Here’s one for the arachnophobes. Not because I want to scare anyone, or offend, but in the hope of some progress towards reconciliation. The pale crab spider, misumena vatia, is about as far from dark, menacing, long-legged creepy-crawly as you can get; in fact, it’s really just a flower with legs.
That’s the point, of course, because miseuma is a sit-and-wait predator, and its pale hues particularly suit it when perched on a similarly pale-coloured flower. The usual colour range is anywhere from pure white to pistachio ice-cream green, so the bright yellow one in the image above is right in the middle.
On a dandelion it would have been all but invisible, as is the white form on an ox-eye daisy; however, like many camouflaged animals, it isn't just the colour-match that hides it, but the colour juxtaposition which confuses the eye of prey or predator. When I saw it, sitting brazenly on a large shining ivy leaf in the slanting rays of the afternoon sun, I did a double take.
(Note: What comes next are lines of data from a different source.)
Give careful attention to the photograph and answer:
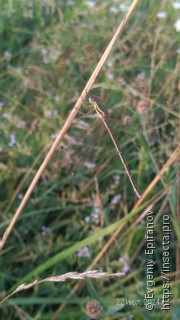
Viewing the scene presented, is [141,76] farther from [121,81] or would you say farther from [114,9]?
[114,9]

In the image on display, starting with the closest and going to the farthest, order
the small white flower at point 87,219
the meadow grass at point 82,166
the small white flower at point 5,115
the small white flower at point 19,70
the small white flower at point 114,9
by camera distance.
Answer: the meadow grass at point 82,166 → the small white flower at point 87,219 → the small white flower at point 5,115 → the small white flower at point 19,70 → the small white flower at point 114,9

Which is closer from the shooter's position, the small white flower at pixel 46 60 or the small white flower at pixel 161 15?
the small white flower at pixel 46 60

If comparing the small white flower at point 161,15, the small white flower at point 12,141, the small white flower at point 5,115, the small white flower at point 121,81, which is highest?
the small white flower at point 161,15

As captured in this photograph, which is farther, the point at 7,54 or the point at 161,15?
the point at 161,15

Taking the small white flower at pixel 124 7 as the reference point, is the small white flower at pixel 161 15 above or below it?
below

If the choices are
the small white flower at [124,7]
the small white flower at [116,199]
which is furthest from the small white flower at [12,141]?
the small white flower at [124,7]

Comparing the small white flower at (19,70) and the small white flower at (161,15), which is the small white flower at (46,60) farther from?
the small white flower at (161,15)

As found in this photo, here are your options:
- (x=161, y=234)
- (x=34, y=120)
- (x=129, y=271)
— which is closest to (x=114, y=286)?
(x=129, y=271)

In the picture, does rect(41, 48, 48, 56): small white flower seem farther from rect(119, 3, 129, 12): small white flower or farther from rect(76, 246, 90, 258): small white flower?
rect(76, 246, 90, 258): small white flower

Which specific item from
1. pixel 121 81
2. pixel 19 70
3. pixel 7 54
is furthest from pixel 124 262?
pixel 7 54

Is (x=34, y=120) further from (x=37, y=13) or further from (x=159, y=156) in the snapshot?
(x=37, y=13)
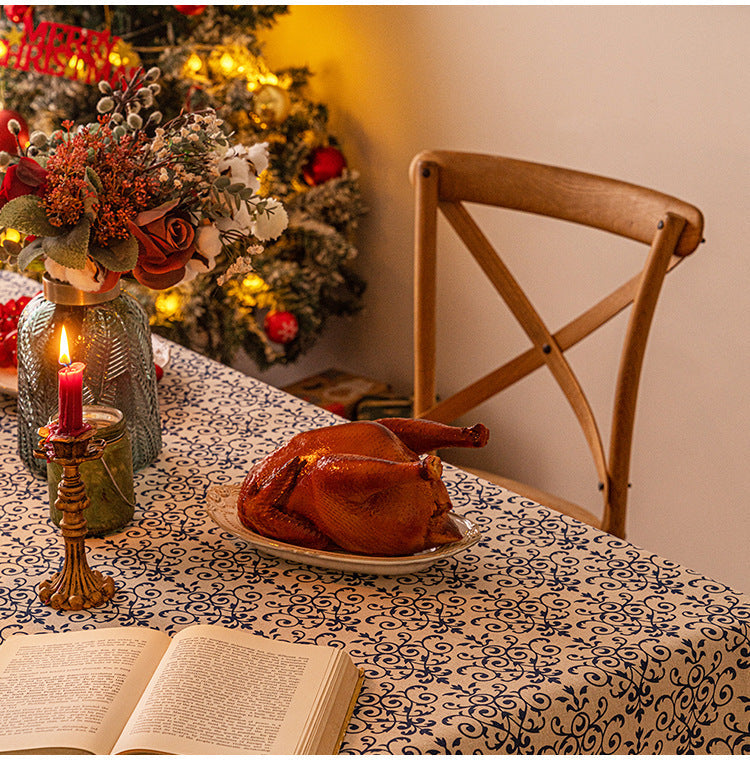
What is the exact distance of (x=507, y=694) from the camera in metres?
0.75

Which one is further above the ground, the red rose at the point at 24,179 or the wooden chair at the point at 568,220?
the red rose at the point at 24,179

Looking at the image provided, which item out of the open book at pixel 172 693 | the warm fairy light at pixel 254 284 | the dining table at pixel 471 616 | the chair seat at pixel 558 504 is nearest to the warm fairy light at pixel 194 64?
the warm fairy light at pixel 254 284

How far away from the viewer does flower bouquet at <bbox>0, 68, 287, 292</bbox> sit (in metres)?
0.94

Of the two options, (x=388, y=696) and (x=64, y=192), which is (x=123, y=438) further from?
(x=388, y=696)

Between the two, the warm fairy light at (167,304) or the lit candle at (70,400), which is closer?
the lit candle at (70,400)

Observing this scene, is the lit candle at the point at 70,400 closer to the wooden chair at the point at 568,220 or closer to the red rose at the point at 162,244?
the red rose at the point at 162,244

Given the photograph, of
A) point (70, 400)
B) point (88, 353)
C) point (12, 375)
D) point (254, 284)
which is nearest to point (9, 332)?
point (12, 375)

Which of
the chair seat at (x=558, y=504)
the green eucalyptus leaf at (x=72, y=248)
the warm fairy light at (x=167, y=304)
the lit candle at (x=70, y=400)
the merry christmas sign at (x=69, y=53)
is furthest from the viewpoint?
the warm fairy light at (x=167, y=304)

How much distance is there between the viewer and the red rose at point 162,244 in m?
0.96

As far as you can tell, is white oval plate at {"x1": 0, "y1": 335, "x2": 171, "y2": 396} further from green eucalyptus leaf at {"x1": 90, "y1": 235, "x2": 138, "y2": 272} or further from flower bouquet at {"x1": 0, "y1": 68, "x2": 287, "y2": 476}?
green eucalyptus leaf at {"x1": 90, "y1": 235, "x2": 138, "y2": 272}

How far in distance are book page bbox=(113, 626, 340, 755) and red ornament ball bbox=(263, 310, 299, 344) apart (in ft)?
5.62

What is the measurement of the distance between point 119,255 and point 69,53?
1351 millimetres

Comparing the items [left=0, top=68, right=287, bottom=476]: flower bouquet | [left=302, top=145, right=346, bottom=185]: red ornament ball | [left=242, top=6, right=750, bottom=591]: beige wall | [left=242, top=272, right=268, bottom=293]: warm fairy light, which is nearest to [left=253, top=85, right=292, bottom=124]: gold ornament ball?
[left=302, top=145, right=346, bottom=185]: red ornament ball

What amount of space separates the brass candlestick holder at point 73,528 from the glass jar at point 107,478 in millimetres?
77
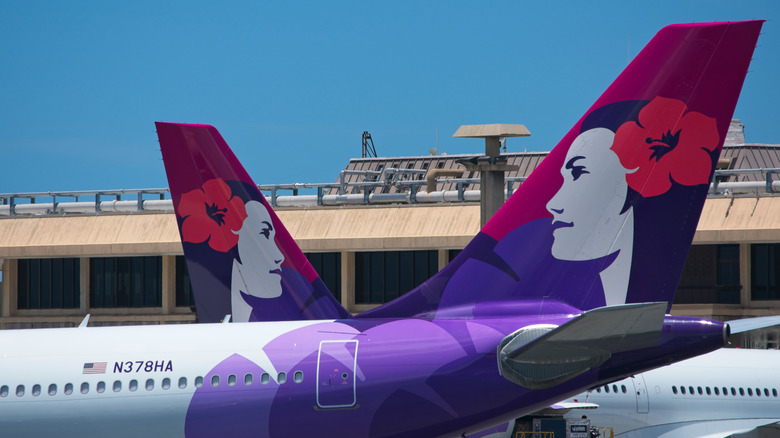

It took me a squinting moment to recognise what it was, even though this is a widespread and familiar creature.
Against the glossy green leaf, the spider’s seemingly bright lemon bon-bon colour made it look very un-spiderlike; most spiders are dark, after all. Then there was the asymmetric leg pose, which cleverly disguises the eager waiting claws ready to grasp a hapless fly up to the deadly jaws. My first, not quite fully formed subconscious thought was of a flower bud, or fallen calyx, and it was only as I shifted position for a closer look that recognition dawned.
Apart from being beautiful, misumena is fascinating because it can change its body colour to better match the exact colour of the flower upon which it finds itself. Granted, it takes a few days to complete this chameleon feat, but that’s pretty damn impressive. Intuitively, this suggests the spiders are deliberately adjusting their body colour to better hide amongst the petals; but insects see flower colours differently from us. There is experimental evidence that colour-matching actually makes no difference to prey-catching success rates (the experimenters had fun swapping spiders between different flowers to study this). So exact shade may be less important than simply being an unlikely pallid blob in the herbage, just as in the case of my leaf-perching specimen.
24/04/2014 at 11:49
Hi Richard I had one last year on the flat flower head of a dogwood,The flower had pick a tinge on white and the spider matched the colours at first I didn't see it as I was looking at a butterfly.